If your microwave exhaust fan stopped working, the issue may be a clogged charcoal filter. This type of filter is used in over-the-range microwaves, to absorb smells and pollutants from heating food. These pollutants will build up over time and cause the filter to become clogged. Make replacing the charcoal filter on your microwave a regular part of your home maintenance routine.
How to inspect a microwave charcoal filter:
- This is a very simple inspection. For most models no tools will be needed, however, some models may require a screwdriver to access the filter.
- The charcoal filter is usually located behind the exhaust air outlet grill. Remove the grill in order to access the filter. The method for removing the grill varies between models, refer to your owner’s manual to determine how to remove the grill for your model.
- Remove the filter in order to visually inspect it for any signs of built-up debris or damage.
- If your filter is damaged, clogged, or if it has been longer than the manufacturer’s replacement guidelines, you will need a replacement charcoal filter.
If your microwave exhaust fan has stopped working, it may be because the grease filter is clogged. The grease filter traps oils and fats from the food that is being heated, to keep the exhaust system clear. It is common for grease filters to become clogged over time and need replacing.
How to inspect a microwave grease filter:
- This is a very simple inspection; you should not need tools to complete it.
- Grease filters are typically located at the bottom of the microwave and are held in place with spring clips. Locate and remove your grease filter in order to inspect it.
- Looking for any signs of damage or debris, visually inspect your grease filter. You can clean your grease filter with soap and water, although it may need to be replaced entirely if the buildup is too stubborn to clean.

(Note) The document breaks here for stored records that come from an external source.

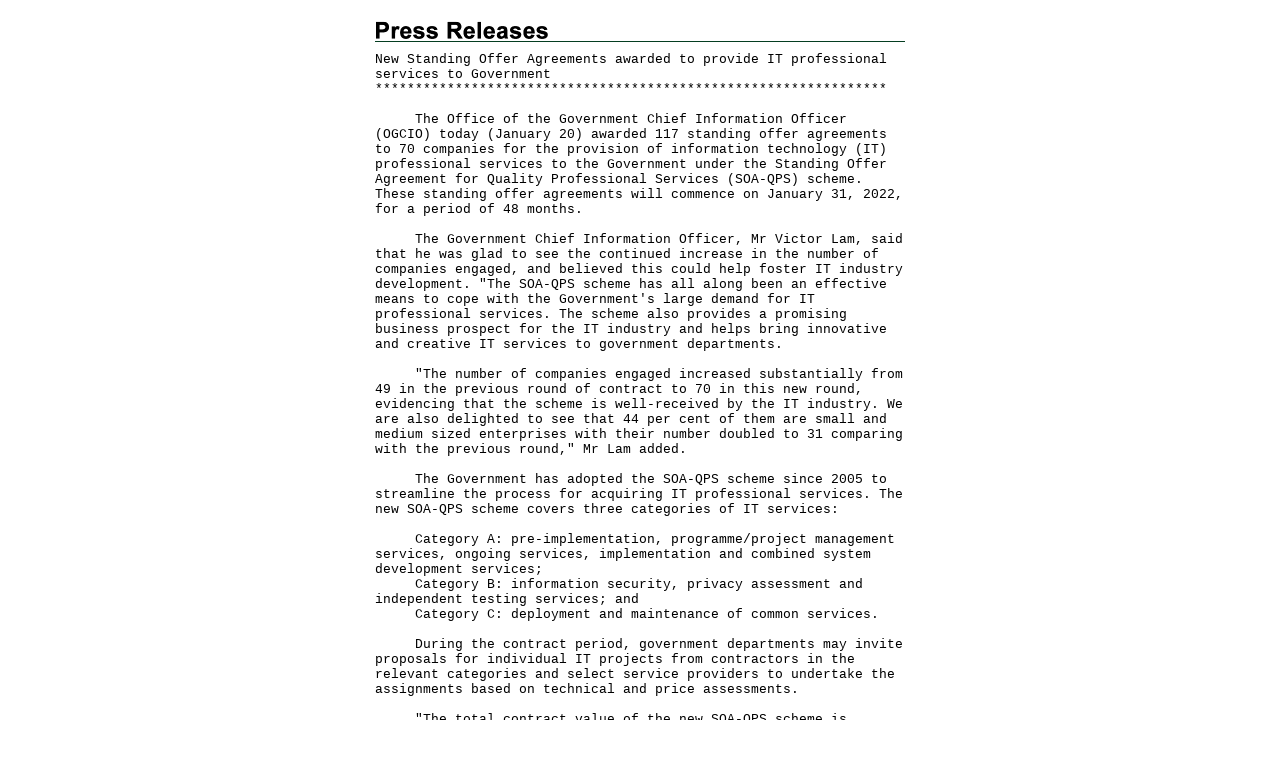

--- FILE ---
content_type: text/html
request_url: https://www.info.gov.hk/gia/general/202201/20/P2022011900532p.htm
body_size: 1983
content:
<!DOCTYPE html PUBLIC "-//W3C//DTD XHTML 1.0 Transitional//EN" "http://www.w3.org/TR/xhtml1/DTD/xhtml1-transitional.dtd">
<html xmlns="http://www.w3.org/1999/xhtml">
<head>
<title>New Standing Offer Agreements awarded to provide IT professional services to Government</title>
<meta http-equiv="content-type" content="text/html; charset=utf-8" />
<meta http-equiv="Last-Modified" content="Fri, 01 Mar 2013 19:32:03 +0800" />
<meta name="date" content="2013-03-01T19:32:03+08:00" />
<link rel="stylesheet" type="text/css" href="/gia/css/nn4.css?1.0.20160318" media="screen" />
<link rel="stylesheet" type="text/css" href="/gia/css/eng.css?1.0.20160318" media="screen, print" />
<style media="screen, print" type="text/css">
	@import url(/gia/css/printonly.css);
</style>
<script src="/gia/js/jeasyUI/jquery-1.11.1.min.js?1.0.20160318" type="text/javascript"></script>
<script src="/gia/js/jquery.getStyleObject.js?1.0.20160318"></script>
<script src="/gia/js/headlinestarbar.js?1.0.20160318"></script>
</head>
<body onload="window.print();">

<script type="text/javascript">
	$(document).ready(function () {
		resizeStarDivider('E');
	});
</script>

<div id="wrapper">
  <div id="content">
    <div id="header" style="margin-bottom:10px"><img width="174" src="/gia/images/print_header_en_x2.gif" alt="Press Releases" id="headerImg" /></div>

- If your filter is damaged or is still clogged after cleaning it, you will need a replacement grease filter.
If your microwave exhaust fan is no longer working, the damper assembly may be causing the problem. The damper is a component in over-the-range microwaves that prevents exterior air from entering through the exhaust system. The damper is a flap made of metal or plastic which seals the exhaust duct when the fan is off and opens when the exhaust fan is running. The flap is often spring-loaded or may be designed so that it simply opens and closes relying on gravity.
How to inspect a microwave damper assembly:
- Disconnect your microwave from the power supply before beginning.
- Depending on your model, you may need to remove the microwave from its place in the wall and may need to remove all or part of the microwave’s cabinet to access the damper assembly.
- Check for any objects that could be keeping the damper from opening and closing. You should also visually inspect the damper for any signs of wear, cracking, or damage.
- If you identify any issues during your inspection, you will need a replacement damper assembly.
The exhaust fan on your microwave may not be working because of an issue with the fan motor. This part is a component of over-the-range microwaves and helps circulate the air through the exhaust system.
How to test a microwave fan motor with a multimeter:
- Begin by unplugging your microwave and removing it from the wall.
- The fan motor is usually located in the back of the microwave, near the top. Remove the fan motor cover and try rotating the motor manually. If the fan does turn, remove it from the appliance to test it using a multi-meter.
- With your multimeter set to Rx1, touch the motor’s terminals with the probes to test for continuity. You should receive a reading of 0, indicating that there is continuity.
- If the fan does not turn in step 2, or if your fan does not have continuity, you may need a replacement fan motor.